Chronic social isolation and loneliness have profound impacts on public health, Li notes, adding that the COVID-19 pandemic helped to bring a long-standing call for animal models focused on loneliness back to the research forefront. Moreover, earlier this year, U.S. Surgeon General Dr. Vivek Murthy released the first-ever Surgeon General's Advisory highlighting the destructive effects of loneliness across the country and the detrimental health impacts on both individuals and communities.
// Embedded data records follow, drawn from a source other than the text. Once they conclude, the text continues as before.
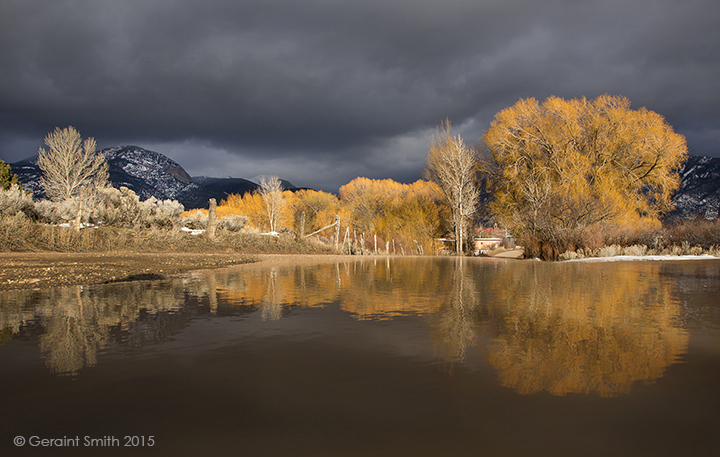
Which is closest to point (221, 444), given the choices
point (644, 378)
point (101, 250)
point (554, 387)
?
point (554, 387)

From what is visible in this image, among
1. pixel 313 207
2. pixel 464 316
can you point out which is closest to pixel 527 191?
pixel 464 316

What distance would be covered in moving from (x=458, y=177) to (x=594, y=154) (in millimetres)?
9477

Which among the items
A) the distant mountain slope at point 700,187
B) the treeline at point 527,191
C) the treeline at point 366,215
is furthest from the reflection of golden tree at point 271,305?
the distant mountain slope at point 700,187

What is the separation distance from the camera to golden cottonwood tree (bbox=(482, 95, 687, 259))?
2578 centimetres

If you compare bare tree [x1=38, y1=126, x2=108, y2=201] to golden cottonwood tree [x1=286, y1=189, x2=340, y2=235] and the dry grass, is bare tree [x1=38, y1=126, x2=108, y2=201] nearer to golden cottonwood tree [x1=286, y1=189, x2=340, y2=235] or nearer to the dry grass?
the dry grass

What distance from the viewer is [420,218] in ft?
118

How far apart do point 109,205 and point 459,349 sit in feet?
88.4

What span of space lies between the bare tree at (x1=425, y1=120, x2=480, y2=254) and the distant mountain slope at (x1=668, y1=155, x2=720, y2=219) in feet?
333

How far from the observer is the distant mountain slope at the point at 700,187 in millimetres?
126731

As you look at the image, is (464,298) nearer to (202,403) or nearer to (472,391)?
(472,391)

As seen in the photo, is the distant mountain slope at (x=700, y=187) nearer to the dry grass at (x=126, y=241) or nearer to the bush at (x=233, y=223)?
the bush at (x=233, y=223)

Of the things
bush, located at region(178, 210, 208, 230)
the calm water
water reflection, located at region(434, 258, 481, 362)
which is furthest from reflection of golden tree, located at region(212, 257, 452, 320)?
bush, located at region(178, 210, 208, 230)

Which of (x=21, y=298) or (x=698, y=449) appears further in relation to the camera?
(x=21, y=298)

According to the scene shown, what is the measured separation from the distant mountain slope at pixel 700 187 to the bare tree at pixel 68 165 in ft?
413
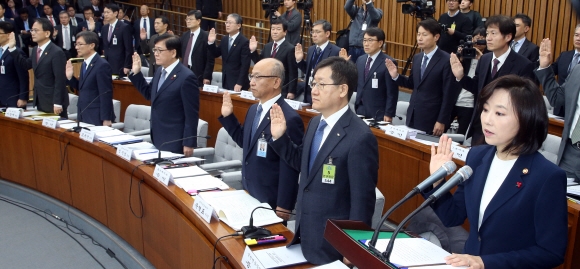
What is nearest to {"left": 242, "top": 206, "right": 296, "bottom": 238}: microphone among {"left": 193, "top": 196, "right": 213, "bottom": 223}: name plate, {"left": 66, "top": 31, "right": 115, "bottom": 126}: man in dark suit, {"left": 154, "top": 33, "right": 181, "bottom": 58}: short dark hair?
{"left": 193, "top": 196, "right": 213, "bottom": 223}: name plate

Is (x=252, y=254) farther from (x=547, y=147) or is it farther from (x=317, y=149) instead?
(x=547, y=147)

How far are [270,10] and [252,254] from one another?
5.82 metres

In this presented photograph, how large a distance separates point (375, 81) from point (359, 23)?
7.83 feet

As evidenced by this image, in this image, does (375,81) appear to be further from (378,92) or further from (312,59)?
(312,59)

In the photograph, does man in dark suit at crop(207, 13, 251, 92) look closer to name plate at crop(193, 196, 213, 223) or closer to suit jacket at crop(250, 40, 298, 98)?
suit jacket at crop(250, 40, 298, 98)

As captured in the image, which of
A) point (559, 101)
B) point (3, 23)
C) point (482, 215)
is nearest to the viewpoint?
point (482, 215)

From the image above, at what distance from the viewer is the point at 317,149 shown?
2297mm

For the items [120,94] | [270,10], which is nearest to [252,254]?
[120,94]

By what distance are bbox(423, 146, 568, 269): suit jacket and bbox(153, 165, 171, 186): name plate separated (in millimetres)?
1603

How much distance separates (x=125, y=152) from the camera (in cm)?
342

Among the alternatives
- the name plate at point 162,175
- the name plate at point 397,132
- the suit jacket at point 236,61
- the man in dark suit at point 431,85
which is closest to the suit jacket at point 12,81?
the suit jacket at point 236,61

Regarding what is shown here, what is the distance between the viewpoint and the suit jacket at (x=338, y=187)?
2.10m

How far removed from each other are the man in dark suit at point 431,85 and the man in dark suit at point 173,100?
165 cm

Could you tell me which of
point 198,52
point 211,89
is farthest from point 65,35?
point 211,89
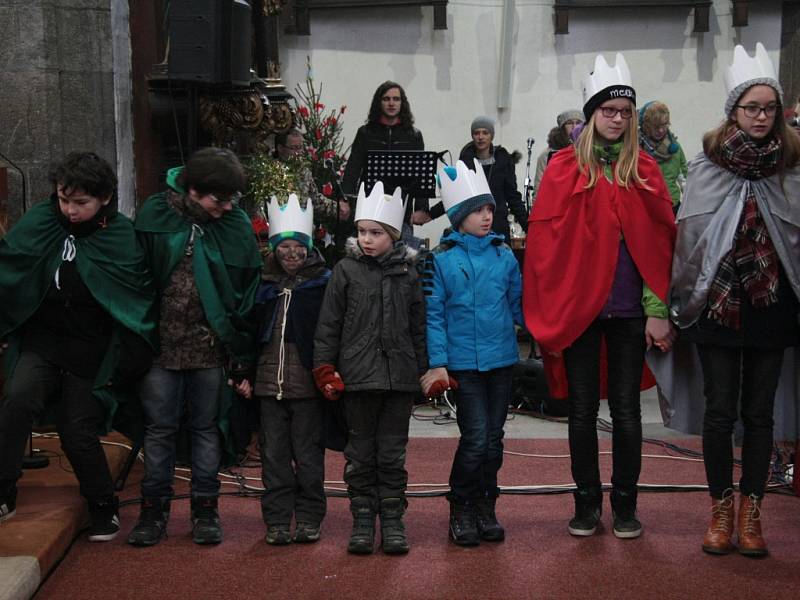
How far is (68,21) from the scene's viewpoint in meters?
6.24

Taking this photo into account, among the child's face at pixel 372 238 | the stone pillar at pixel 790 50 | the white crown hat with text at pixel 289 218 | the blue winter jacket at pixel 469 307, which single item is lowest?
the blue winter jacket at pixel 469 307

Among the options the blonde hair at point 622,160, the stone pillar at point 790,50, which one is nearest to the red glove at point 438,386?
the blonde hair at point 622,160

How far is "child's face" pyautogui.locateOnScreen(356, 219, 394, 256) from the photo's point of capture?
466 centimetres

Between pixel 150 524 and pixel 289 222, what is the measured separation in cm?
135

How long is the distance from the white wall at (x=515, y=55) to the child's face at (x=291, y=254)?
27.1ft

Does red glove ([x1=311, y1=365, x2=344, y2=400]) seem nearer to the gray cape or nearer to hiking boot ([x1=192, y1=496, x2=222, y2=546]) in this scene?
hiking boot ([x1=192, y1=496, x2=222, y2=546])

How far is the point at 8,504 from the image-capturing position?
4.69 meters

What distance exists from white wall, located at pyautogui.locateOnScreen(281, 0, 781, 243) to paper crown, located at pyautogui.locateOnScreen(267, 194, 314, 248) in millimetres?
8257

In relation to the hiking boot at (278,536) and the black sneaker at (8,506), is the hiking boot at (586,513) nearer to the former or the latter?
the hiking boot at (278,536)

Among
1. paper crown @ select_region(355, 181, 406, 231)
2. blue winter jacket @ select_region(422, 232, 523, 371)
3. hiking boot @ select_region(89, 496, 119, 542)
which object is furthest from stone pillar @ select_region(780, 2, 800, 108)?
hiking boot @ select_region(89, 496, 119, 542)

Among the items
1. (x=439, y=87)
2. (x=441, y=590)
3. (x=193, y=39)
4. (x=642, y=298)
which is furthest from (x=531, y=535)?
(x=439, y=87)

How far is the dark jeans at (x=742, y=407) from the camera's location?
4.39 m

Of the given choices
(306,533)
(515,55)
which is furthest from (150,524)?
(515,55)

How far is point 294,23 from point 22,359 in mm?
8727
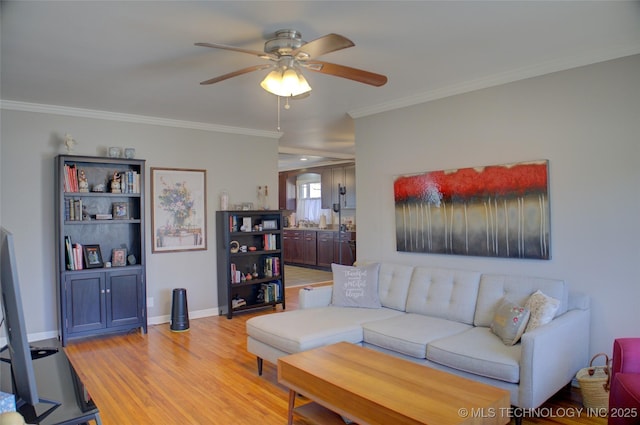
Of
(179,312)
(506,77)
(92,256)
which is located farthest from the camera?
(179,312)

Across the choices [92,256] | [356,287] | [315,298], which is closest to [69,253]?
[92,256]

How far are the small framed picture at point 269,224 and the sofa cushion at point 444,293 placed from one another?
2.56 m

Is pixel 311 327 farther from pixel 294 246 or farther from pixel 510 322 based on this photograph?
pixel 294 246

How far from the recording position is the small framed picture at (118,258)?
4861mm

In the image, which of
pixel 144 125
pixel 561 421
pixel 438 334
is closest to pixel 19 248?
pixel 144 125

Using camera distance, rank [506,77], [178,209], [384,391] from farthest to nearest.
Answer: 1. [178,209]
2. [506,77]
3. [384,391]

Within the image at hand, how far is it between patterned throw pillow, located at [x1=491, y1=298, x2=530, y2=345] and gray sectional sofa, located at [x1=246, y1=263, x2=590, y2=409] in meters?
0.06

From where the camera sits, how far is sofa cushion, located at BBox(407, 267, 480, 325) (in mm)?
3561

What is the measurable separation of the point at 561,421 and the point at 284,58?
2.95 m

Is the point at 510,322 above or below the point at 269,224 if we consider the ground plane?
below

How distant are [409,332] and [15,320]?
262 cm

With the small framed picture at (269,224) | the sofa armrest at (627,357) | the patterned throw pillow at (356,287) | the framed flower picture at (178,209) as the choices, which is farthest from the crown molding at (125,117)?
the sofa armrest at (627,357)

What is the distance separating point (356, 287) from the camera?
13.5ft

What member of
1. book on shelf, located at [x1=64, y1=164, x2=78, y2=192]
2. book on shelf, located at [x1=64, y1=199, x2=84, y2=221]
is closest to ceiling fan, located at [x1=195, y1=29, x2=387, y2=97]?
book on shelf, located at [x1=64, y1=164, x2=78, y2=192]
“Prolonged isolation from social environments profoundly affects animal behavior, physiology and wellness, expressed during the COVID-19 pandemic as increased levels of sleep disruption and eating disorders, among other population-wide behavioral problems,” Li said. “However, the underlying mechanisms through which chronic social isolation is processed and impacts health-critical behavior are unknown. Social isolation, by its very nature, is a continuous and prolonged process, yet how the animal brain constructs an evolving state recording this process remains an outstanding problem in understanding social isolation biologically. To address this challenge, my laboratory established an animal model and discovered the molecular and cellular differences between physiological states associated with acute and chronic social isolation.”
Li’s MIRA project will employ multidisciplinary approaches, including genetics and genomics as well as behavioral, imaging and metabolomics to investigate the mechanisms by which chronic social isolation is processed on long-time scales and impacts health-critical behaviors at the molecular and cellular levels. She anticipates that her related findings will launch and sustain an impactful research program, as noted by the NIH Center for Scientific Review Special Emphasis Panel in its assessment of her proposal.
“The proposed work is critical, as there is an urgent, unmet need to understand the biological underpinnings of social isolation,” Li said. “The comprehensive program will lead to novel, fundamental insights into cellular, molecular and metabolic pathways that are disrupted under chronic social isolation — knowledge that can potentially inform treatments of chronic isolation-induced negative health consequences. My hope is this work ultimately will provide a deeper understanding of the biology of social isolation and potential interventions/treatments to alleviate the suffering and diseases caused by chronic social isolation.”